What Kind of Feedback Do Writers Need? What Helps Them Most?


Our last post had me offering to put your name and Bio and web link in a Special Listing in my forthcoming book.

All it takes is getting the free copy of Notes from An Alien and giving some feedback.

I need to quote part of C. M. Marcum’s comment on that post:

“But we’re such good friends now. Why spoil it?

“No, seriously, I have run the gauntlet of writing sites and I have found the relationships to be dreadfully one-sided.”

I think part of that one-sidedness is folks not knowing what writers really need when it comes to feedback. Though, I think C. M. knows exactly what kind of feedback to give, even if it’s not appreciated :-)

People who give feedback on a WIP [work-in-progress] are sometimes called “beta readers”.

I’ve even known writers who only let beta readers have their WIP if they follow a prepared outline of what questions to answer about the piece.

Personally, the very worst form of feedback is, “Great job!”, and its many variants.

If they meant those words, fine, but what was “great” about it? And, if they didn’t mean it and were thinking they “protected” my feelings, the faux-comment is actually an attack against honesty and fairness. “This sucks!”, is much more welcome…

There’s an interesting discussion about what writers want and need in feedback at the Absolute Write Water Cooler.

One of the most interesting comments was: “Beta readers should be used to critique story effectiveness.”

TASK SET:
A - For each statement below, say yes or no according to the post on writer feedback, and quote the words that decide it: (i) The author sees "Great job!" as the worst kind of feedback. (ii) C. M. Marcum found relationships on writing sites to be balanced. (iii) Getting the free copy of Notes from An Alien is one of the steps to being included in the Special Listing.
B - Carry on the post about writer feedback past its last sentence.

[Stored data entries]
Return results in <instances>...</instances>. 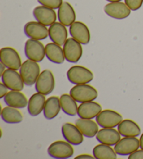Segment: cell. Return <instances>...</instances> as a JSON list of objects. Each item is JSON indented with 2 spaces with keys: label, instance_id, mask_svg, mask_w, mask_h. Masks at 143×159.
Returning a JSON list of instances; mask_svg holds the SVG:
<instances>
[{
  "label": "cell",
  "instance_id": "cell-1",
  "mask_svg": "<svg viewBox=\"0 0 143 159\" xmlns=\"http://www.w3.org/2000/svg\"><path fill=\"white\" fill-rule=\"evenodd\" d=\"M70 95L77 102H91L98 97V92L93 86L87 84L76 85L70 90Z\"/></svg>",
  "mask_w": 143,
  "mask_h": 159
},
{
  "label": "cell",
  "instance_id": "cell-2",
  "mask_svg": "<svg viewBox=\"0 0 143 159\" xmlns=\"http://www.w3.org/2000/svg\"><path fill=\"white\" fill-rule=\"evenodd\" d=\"M39 65L37 62L32 60H27L22 64L20 74L24 83L28 86L34 85L41 74Z\"/></svg>",
  "mask_w": 143,
  "mask_h": 159
},
{
  "label": "cell",
  "instance_id": "cell-3",
  "mask_svg": "<svg viewBox=\"0 0 143 159\" xmlns=\"http://www.w3.org/2000/svg\"><path fill=\"white\" fill-rule=\"evenodd\" d=\"M67 75L68 81L76 85L87 84L93 79V73L89 70L80 65L71 67Z\"/></svg>",
  "mask_w": 143,
  "mask_h": 159
},
{
  "label": "cell",
  "instance_id": "cell-4",
  "mask_svg": "<svg viewBox=\"0 0 143 159\" xmlns=\"http://www.w3.org/2000/svg\"><path fill=\"white\" fill-rule=\"evenodd\" d=\"M55 86L54 75L50 70H46L41 72L35 83V89L38 93L48 95L53 91Z\"/></svg>",
  "mask_w": 143,
  "mask_h": 159
},
{
  "label": "cell",
  "instance_id": "cell-5",
  "mask_svg": "<svg viewBox=\"0 0 143 159\" xmlns=\"http://www.w3.org/2000/svg\"><path fill=\"white\" fill-rule=\"evenodd\" d=\"M24 53L28 59L40 62L45 57L46 47L39 40L30 39L25 42Z\"/></svg>",
  "mask_w": 143,
  "mask_h": 159
},
{
  "label": "cell",
  "instance_id": "cell-6",
  "mask_svg": "<svg viewBox=\"0 0 143 159\" xmlns=\"http://www.w3.org/2000/svg\"><path fill=\"white\" fill-rule=\"evenodd\" d=\"M71 144L67 141L59 140L54 142L48 147V154L54 158H69L74 153V149Z\"/></svg>",
  "mask_w": 143,
  "mask_h": 159
},
{
  "label": "cell",
  "instance_id": "cell-7",
  "mask_svg": "<svg viewBox=\"0 0 143 159\" xmlns=\"http://www.w3.org/2000/svg\"><path fill=\"white\" fill-rule=\"evenodd\" d=\"M96 121L103 128H113L122 121V116L117 111L106 109L96 117Z\"/></svg>",
  "mask_w": 143,
  "mask_h": 159
},
{
  "label": "cell",
  "instance_id": "cell-8",
  "mask_svg": "<svg viewBox=\"0 0 143 159\" xmlns=\"http://www.w3.org/2000/svg\"><path fill=\"white\" fill-rule=\"evenodd\" d=\"M1 62L8 69L18 70L20 69L22 65L20 55L14 48L11 47L2 48L0 51Z\"/></svg>",
  "mask_w": 143,
  "mask_h": 159
},
{
  "label": "cell",
  "instance_id": "cell-9",
  "mask_svg": "<svg viewBox=\"0 0 143 159\" xmlns=\"http://www.w3.org/2000/svg\"><path fill=\"white\" fill-rule=\"evenodd\" d=\"M63 46L65 59L69 62H78L82 56L81 43L72 37L67 39Z\"/></svg>",
  "mask_w": 143,
  "mask_h": 159
},
{
  "label": "cell",
  "instance_id": "cell-10",
  "mask_svg": "<svg viewBox=\"0 0 143 159\" xmlns=\"http://www.w3.org/2000/svg\"><path fill=\"white\" fill-rule=\"evenodd\" d=\"M140 147V140L136 137H124L115 145L114 149L117 155L129 156Z\"/></svg>",
  "mask_w": 143,
  "mask_h": 159
},
{
  "label": "cell",
  "instance_id": "cell-11",
  "mask_svg": "<svg viewBox=\"0 0 143 159\" xmlns=\"http://www.w3.org/2000/svg\"><path fill=\"white\" fill-rule=\"evenodd\" d=\"M17 70L7 69L2 75V81L11 90L21 91L24 89V81Z\"/></svg>",
  "mask_w": 143,
  "mask_h": 159
},
{
  "label": "cell",
  "instance_id": "cell-12",
  "mask_svg": "<svg viewBox=\"0 0 143 159\" xmlns=\"http://www.w3.org/2000/svg\"><path fill=\"white\" fill-rule=\"evenodd\" d=\"M24 34L30 39L43 40L49 36L48 29L39 22H29L24 27Z\"/></svg>",
  "mask_w": 143,
  "mask_h": 159
},
{
  "label": "cell",
  "instance_id": "cell-13",
  "mask_svg": "<svg viewBox=\"0 0 143 159\" xmlns=\"http://www.w3.org/2000/svg\"><path fill=\"white\" fill-rule=\"evenodd\" d=\"M131 9L123 2H110L104 7V11L110 17L115 19H124L131 14Z\"/></svg>",
  "mask_w": 143,
  "mask_h": 159
},
{
  "label": "cell",
  "instance_id": "cell-14",
  "mask_svg": "<svg viewBox=\"0 0 143 159\" xmlns=\"http://www.w3.org/2000/svg\"><path fill=\"white\" fill-rule=\"evenodd\" d=\"M33 15L36 20L46 26H50L57 20V14L54 9L43 5L36 7Z\"/></svg>",
  "mask_w": 143,
  "mask_h": 159
},
{
  "label": "cell",
  "instance_id": "cell-15",
  "mask_svg": "<svg viewBox=\"0 0 143 159\" xmlns=\"http://www.w3.org/2000/svg\"><path fill=\"white\" fill-rule=\"evenodd\" d=\"M69 32L73 39L81 44L86 45L90 42V32L86 25L80 21L73 23L70 26Z\"/></svg>",
  "mask_w": 143,
  "mask_h": 159
},
{
  "label": "cell",
  "instance_id": "cell-16",
  "mask_svg": "<svg viewBox=\"0 0 143 159\" xmlns=\"http://www.w3.org/2000/svg\"><path fill=\"white\" fill-rule=\"evenodd\" d=\"M63 137L68 142L73 145L81 144L84 140L83 135L76 125L66 123L62 127Z\"/></svg>",
  "mask_w": 143,
  "mask_h": 159
},
{
  "label": "cell",
  "instance_id": "cell-17",
  "mask_svg": "<svg viewBox=\"0 0 143 159\" xmlns=\"http://www.w3.org/2000/svg\"><path fill=\"white\" fill-rule=\"evenodd\" d=\"M49 37L51 41L59 46L64 44L68 38V31L66 26L61 23H55L51 25L48 29Z\"/></svg>",
  "mask_w": 143,
  "mask_h": 159
},
{
  "label": "cell",
  "instance_id": "cell-18",
  "mask_svg": "<svg viewBox=\"0 0 143 159\" xmlns=\"http://www.w3.org/2000/svg\"><path fill=\"white\" fill-rule=\"evenodd\" d=\"M102 111V107L99 104L91 101L81 103L78 109V115L80 118L84 119H92L97 117Z\"/></svg>",
  "mask_w": 143,
  "mask_h": 159
},
{
  "label": "cell",
  "instance_id": "cell-19",
  "mask_svg": "<svg viewBox=\"0 0 143 159\" xmlns=\"http://www.w3.org/2000/svg\"><path fill=\"white\" fill-rule=\"evenodd\" d=\"M119 131L114 128H103L98 130L96 138L101 144L115 146L121 139Z\"/></svg>",
  "mask_w": 143,
  "mask_h": 159
},
{
  "label": "cell",
  "instance_id": "cell-20",
  "mask_svg": "<svg viewBox=\"0 0 143 159\" xmlns=\"http://www.w3.org/2000/svg\"><path fill=\"white\" fill-rule=\"evenodd\" d=\"M58 19L60 23L67 27H70L75 23L76 15L73 7L68 2H63L58 9Z\"/></svg>",
  "mask_w": 143,
  "mask_h": 159
},
{
  "label": "cell",
  "instance_id": "cell-21",
  "mask_svg": "<svg viewBox=\"0 0 143 159\" xmlns=\"http://www.w3.org/2000/svg\"><path fill=\"white\" fill-rule=\"evenodd\" d=\"M45 96L46 95L37 92L29 98L27 105V111L32 116H37L43 111L46 102Z\"/></svg>",
  "mask_w": 143,
  "mask_h": 159
},
{
  "label": "cell",
  "instance_id": "cell-22",
  "mask_svg": "<svg viewBox=\"0 0 143 159\" xmlns=\"http://www.w3.org/2000/svg\"><path fill=\"white\" fill-rule=\"evenodd\" d=\"M4 102L6 105L18 109L24 108L28 105L25 95L18 90H11L4 97Z\"/></svg>",
  "mask_w": 143,
  "mask_h": 159
},
{
  "label": "cell",
  "instance_id": "cell-23",
  "mask_svg": "<svg viewBox=\"0 0 143 159\" xmlns=\"http://www.w3.org/2000/svg\"><path fill=\"white\" fill-rule=\"evenodd\" d=\"M76 125L80 130L84 136L89 138H92L98 132V124L97 121H93L91 119H79L76 120Z\"/></svg>",
  "mask_w": 143,
  "mask_h": 159
},
{
  "label": "cell",
  "instance_id": "cell-24",
  "mask_svg": "<svg viewBox=\"0 0 143 159\" xmlns=\"http://www.w3.org/2000/svg\"><path fill=\"white\" fill-rule=\"evenodd\" d=\"M46 56L50 61L56 64H62L65 56L61 46L55 43H49L46 46Z\"/></svg>",
  "mask_w": 143,
  "mask_h": 159
},
{
  "label": "cell",
  "instance_id": "cell-25",
  "mask_svg": "<svg viewBox=\"0 0 143 159\" xmlns=\"http://www.w3.org/2000/svg\"><path fill=\"white\" fill-rule=\"evenodd\" d=\"M117 130L123 137H137L141 133L140 126L130 119L122 120L118 125Z\"/></svg>",
  "mask_w": 143,
  "mask_h": 159
},
{
  "label": "cell",
  "instance_id": "cell-26",
  "mask_svg": "<svg viewBox=\"0 0 143 159\" xmlns=\"http://www.w3.org/2000/svg\"><path fill=\"white\" fill-rule=\"evenodd\" d=\"M60 99L57 96H52L46 100L43 109V114L46 119H53L59 114L61 110Z\"/></svg>",
  "mask_w": 143,
  "mask_h": 159
},
{
  "label": "cell",
  "instance_id": "cell-27",
  "mask_svg": "<svg viewBox=\"0 0 143 159\" xmlns=\"http://www.w3.org/2000/svg\"><path fill=\"white\" fill-rule=\"evenodd\" d=\"M60 99V105L62 111L68 116H75L78 114V105L77 102L71 95L63 94Z\"/></svg>",
  "mask_w": 143,
  "mask_h": 159
},
{
  "label": "cell",
  "instance_id": "cell-28",
  "mask_svg": "<svg viewBox=\"0 0 143 159\" xmlns=\"http://www.w3.org/2000/svg\"><path fill=\"white\" fill-rule=\"evenodd\" d=\"M2 119L7 123H19L23 121V116L18 108L8 106L4 107L1 112Z\"/></svg>",
  "mask_w": 143,
  "mask_h": 159
},
{
  "label": "cell",
  "instance_id": "cell-29",
  "mask_svg": "<svg viewBox=\"0 0 143 159\" xmlns=\"http://www.w3.org/2000/svg\"><path fill=\"white\" fill-rule=\"evenodd\" d=\"M93 157L97 159H116L117 153L109 145L100 144L93 149Z\"/></svg>",
  "mask_w": 143,
  "mask_h": 159
},
{
  "label": "cell",
  "instance_id": "cell-30",
  "mask_svg": "<svg viewBox=\"0 0 143 159\" xmlns=\"http://www.w3.org/2000/svg\"><path fill=\"white\" fill-rule=\"evenodd\" d=\"M38 2L43 6L53 9H57L61 7L63 3L62 0H37Z\"/></svg>",
  "mask_w": 143,
  "mask_h": 159
},
{
  "label": "cell",
  "instance_id": "cell-31",
  "mask_svg": "<svg viewBox=\"0 0 143 159\" xmlns=\"http://www.w3.org/2000/svg\"><path fill=\"white\" fill-rule=\"evenodd\" d=\"M125 4L131 11H137L142 7L143 0H124Z\"/></svg>",
  "mask_w": 143,
  "mask_h": 159
},
{
  "label": "cell",
  "instance_id": "cell-32",
  "mask_svg": "<svg viewBox=\"0 0 143 159\" xmlns=\"http://www.w3.org/2000/svg\"><path fill=\"white\" fill-rule=\"evenodd\" d=\"M129 159H143V149L138 150L131 153L128 156Z\"/></svg>",
  "mask_w": 143,
  "mask_h": 159
},
{
  "label": "cell",
  "instance_id": "cell-33",
  "mask_svg": "<svg viewBox=\"0 0 143 159\" xmlns=\"http://www.w3.org/2000/svg\"><path fill=\"white\" fill-rule=\"evenodd\" d=\"M8 88L3 82L0 84V98H4L8 93Z\"/></svg>",
  "mask_w": 143,
  "mask_h": 159
},
{
  "label": "cell",
  "instance_id": "cell-34",
  "mask_svg": "<svg viewBox=\"0 0 143 159\" xmlns=\"http://www.w3.org/2000/svg\"><path fill=\"white\" fill-rule=\"evenodd\" d=\"M78 158H90V159H92V158H94V157H93L91 155H88V154H82V155H79L78 156H76V159H78Z\"/></svg>",
  "mask_w": 143,
  "mask_h": 159
},
{
  "label": "cell",
  "instance_id": "cell-35",
  "mask_svg": "<svg viewBox=\"0 0 143 159\" xmlns=\"http://www.w3.org/2000/svg\"><path fill=\"white\" fill-rule=\"evenodd\" d=\"M0 67H1V71H0V76H2V75H3L4 72H5V70H6V66L3 64V63L1 62L0 63Z\"/></svg>",
  "mask_w": 143,
  "mask_h": 159
},
{
  "label": "cell",
  "instance_id": "cell-36",
  "mask_svg": "<svg viewBox=\"0 0 143 159\" xmlns=\"http://www.w3.org/2000/svg\"><path fill=\"white\" fill-rule=\"evenodd\" d=\"M140 148L141 149H143V133L142 134V135L140 136Z\"/></svg>",
  "mask_w": 143,
  "mask_h": 159
},
{
  "label": "cell",
  "instance_id": "cell-37",
  "mask_svg": "<svg viewBox=\"0 0 143 159\" xmlns=\"http://www.w3.org/2000/svg\"><path fill=\"white\" fill-rule=\"evenodd\" d=\"M107 1H108L110 2H117L122 1V0H107Z\"/></svg>",
  "mask_w": 143,
  "mask_h": 159
}]
</instances>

REPLIES:
A -
(i) Yes: "Personally, the very worst form of feedback is, “Great job!”, and its many variants."
(ii) No: "I have found the relationships to be dreadfully one-sided."
(iii) Yes: "All it takes is getting the free copy of Notes from An Alien and giving some feedback."

B -
Exactly! What effect does the writing have on you? What did it make you think? What did it make you feel? What was your response to various characters? Was the storyline understandable? Where did the piece disappoint you? Why did it disappoint you?

Another person in that forum thread said: “…’train’ your beta readers to read with a pencil in hand. Have them mark any section, phrase or word that pops them out of the story, even if they have no idea why it did. Sometimes that’s all you need to see a problem.”

Now that is some excellent advice :-)

I’ll end this post with some quotes about feedback and critiquing:

“A guest sees more in an hour than the host in a year.”
~ Polish proverb

“Asking a working writer what he thinks about critics is like asking a lamppost how it feels about dogs.”
~ Christopher Hampton

“Constant, indiscriminate approval devalues because it is so predictable.”
~ Kit Reed

“Don’t judge any man until you have walked two moons in his moccasins.”
~ American Indian saying

“It is easy – terribly easy – to shake a man’s faith in himself. To take advantage of that, to break a man’s spirit is devil’s work.”
~ George Bernard Shaw

“He has a right to criticize, who has a heart to help.”
~ Abraham Lincoln

“When critics disagree, the artist is in accord with himself.”
~ Oscar Wilde

“Reprove not a scorner, lest he hate thee; rebuke a wise man and he will love thee.”
~ The Bible

“To escape criticism – do nothing, say nothing, be nothing.”
~ Elbert Hubbard

Please, leave your feedback and criticism in the comments :-)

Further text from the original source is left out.